TERCERO: Como consecuencia de lo anterior y a título de restablecimiento del derecho, ORDENAR a la entidad accionada SUBRED INTEGRADA DE SERVICIOS DE SALUD SUR OCCIDENTE E.S.E. a: a) Reconocer y ordenar el pago a la demandante FLOR MARÍA GIL GIL, […], de todas las prestaciones sociales comunes y ordinarias derivadas de la relación laboral cuya existencia aquí se declara, correspondientes a primas legales y extralegales, bonificaciones, cesantías, intereses a las cesantías y demás emolumentos correspondientes al cumplimiento de las funciones como auxiliar de enfermería del Hospital Pablo VI de Bosa E.S.E., causados durante el periodo comprendido entre el 22 de julio de 2009 al 30 de septiembre de 2016 y del 11 de enero de 2017 al 30 de junio de 2017, tomando como salario el monto de los honorarios pactados. b) Establecer, mes a mes, si existió diferencia entre los aportes realizados directamente por la contratista Flor María Gil Gil y los valores que debieron ser liquidados con destino al sistema de seguridad social en salud y pensiones, tomando como salario los honorarios contractuales pactados durante todo el tiempo de su vinculación, esto es, del 02 de enero de 1998 y el 30 de junio de 2017, salvo sus interrupciones, y en caso afirmativo consignar su valor a la Administradora Colombiana de Pensiones COLPENSIONES. […] SEGUNDO.- ADICIONAR lo pertinente a la declaratoria de prescripción extintiva trienal de las prestaciones sociales, el cual quedará así: “QUINTO: Declarar configurada la prescripción extintiva de las acreencias laborales reclamadas por la señora Flor María Gil Gil en el periodo comprendido del 02 de enero de 1998 al 30 de junio de 2011 excepto los aportes destinados a seguridad social en pensión, por las razones expuestas en la parte motiva de la presente sentencia. […]».
Revisado el cargo de inconformidad respecto de la sentencia cuestionada, se observa que este se dirige a cuestionar la no valoración de la certificación emitida por la Subred Integrada de Servicios de Salud Sur Occidente E.S.E., sin que identifique fecha o número que permita individualizarla.

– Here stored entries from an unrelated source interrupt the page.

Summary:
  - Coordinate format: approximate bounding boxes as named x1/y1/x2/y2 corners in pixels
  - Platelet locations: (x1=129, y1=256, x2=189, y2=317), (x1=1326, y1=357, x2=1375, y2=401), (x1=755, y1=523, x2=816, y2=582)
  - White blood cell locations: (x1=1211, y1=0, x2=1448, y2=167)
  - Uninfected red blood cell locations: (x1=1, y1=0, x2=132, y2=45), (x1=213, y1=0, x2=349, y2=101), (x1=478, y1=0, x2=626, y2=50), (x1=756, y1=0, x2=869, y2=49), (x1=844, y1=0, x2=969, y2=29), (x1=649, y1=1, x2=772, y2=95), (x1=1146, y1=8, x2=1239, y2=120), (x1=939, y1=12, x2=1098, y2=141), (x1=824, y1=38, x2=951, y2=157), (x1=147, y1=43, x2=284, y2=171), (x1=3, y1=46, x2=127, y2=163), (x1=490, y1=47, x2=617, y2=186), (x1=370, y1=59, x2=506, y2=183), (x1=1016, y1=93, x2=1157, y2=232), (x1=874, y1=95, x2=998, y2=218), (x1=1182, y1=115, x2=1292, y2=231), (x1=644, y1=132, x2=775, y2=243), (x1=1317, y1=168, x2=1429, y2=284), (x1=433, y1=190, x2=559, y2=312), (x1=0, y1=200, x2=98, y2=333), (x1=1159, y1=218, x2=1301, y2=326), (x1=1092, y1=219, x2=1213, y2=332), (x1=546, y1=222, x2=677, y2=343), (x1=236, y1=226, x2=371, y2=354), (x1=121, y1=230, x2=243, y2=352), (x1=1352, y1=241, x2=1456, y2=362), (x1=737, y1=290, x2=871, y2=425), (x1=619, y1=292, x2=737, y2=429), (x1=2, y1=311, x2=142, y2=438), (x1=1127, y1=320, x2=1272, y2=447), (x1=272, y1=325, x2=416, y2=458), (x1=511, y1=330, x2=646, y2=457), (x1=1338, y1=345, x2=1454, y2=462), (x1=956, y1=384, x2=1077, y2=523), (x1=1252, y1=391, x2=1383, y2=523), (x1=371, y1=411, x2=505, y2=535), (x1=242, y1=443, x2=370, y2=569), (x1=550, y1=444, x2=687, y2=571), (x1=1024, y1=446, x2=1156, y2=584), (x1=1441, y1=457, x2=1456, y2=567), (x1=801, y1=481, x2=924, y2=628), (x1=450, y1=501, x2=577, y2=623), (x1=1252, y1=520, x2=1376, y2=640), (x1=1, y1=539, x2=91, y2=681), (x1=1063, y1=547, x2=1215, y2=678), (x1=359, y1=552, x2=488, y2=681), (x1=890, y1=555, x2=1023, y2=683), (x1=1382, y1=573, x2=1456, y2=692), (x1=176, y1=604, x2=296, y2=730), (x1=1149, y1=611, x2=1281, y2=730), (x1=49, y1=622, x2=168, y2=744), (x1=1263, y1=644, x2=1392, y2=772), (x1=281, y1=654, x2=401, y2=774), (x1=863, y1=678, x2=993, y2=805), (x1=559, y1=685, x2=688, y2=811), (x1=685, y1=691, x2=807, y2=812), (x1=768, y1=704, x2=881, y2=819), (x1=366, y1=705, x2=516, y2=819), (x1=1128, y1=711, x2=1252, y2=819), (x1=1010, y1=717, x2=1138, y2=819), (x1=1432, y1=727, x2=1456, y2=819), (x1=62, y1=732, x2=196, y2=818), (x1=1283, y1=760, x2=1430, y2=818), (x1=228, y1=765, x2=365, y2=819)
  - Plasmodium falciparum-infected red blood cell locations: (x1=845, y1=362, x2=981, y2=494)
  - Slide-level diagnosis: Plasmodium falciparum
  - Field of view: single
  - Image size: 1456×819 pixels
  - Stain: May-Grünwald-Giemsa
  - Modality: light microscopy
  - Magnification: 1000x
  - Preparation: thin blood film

Precisado ello, la Sala entiende la posible configuración de un defecto fáctico en el asunto bajo estudio, conocido este, como el yerro[19] que se evidencia en la determinación de los hechos probados por parte del Juez, para la posterior subsunción de ellos en el supuesto de hecho de la norma que se considera aplicable al caso, cuya consideración como causal de procedencia material de la acción de tutela contra providencia judicial se evidencia en la Sentencia T-231 de 1994[20] y se ratifica a partir de la decisión C-590 de 2005.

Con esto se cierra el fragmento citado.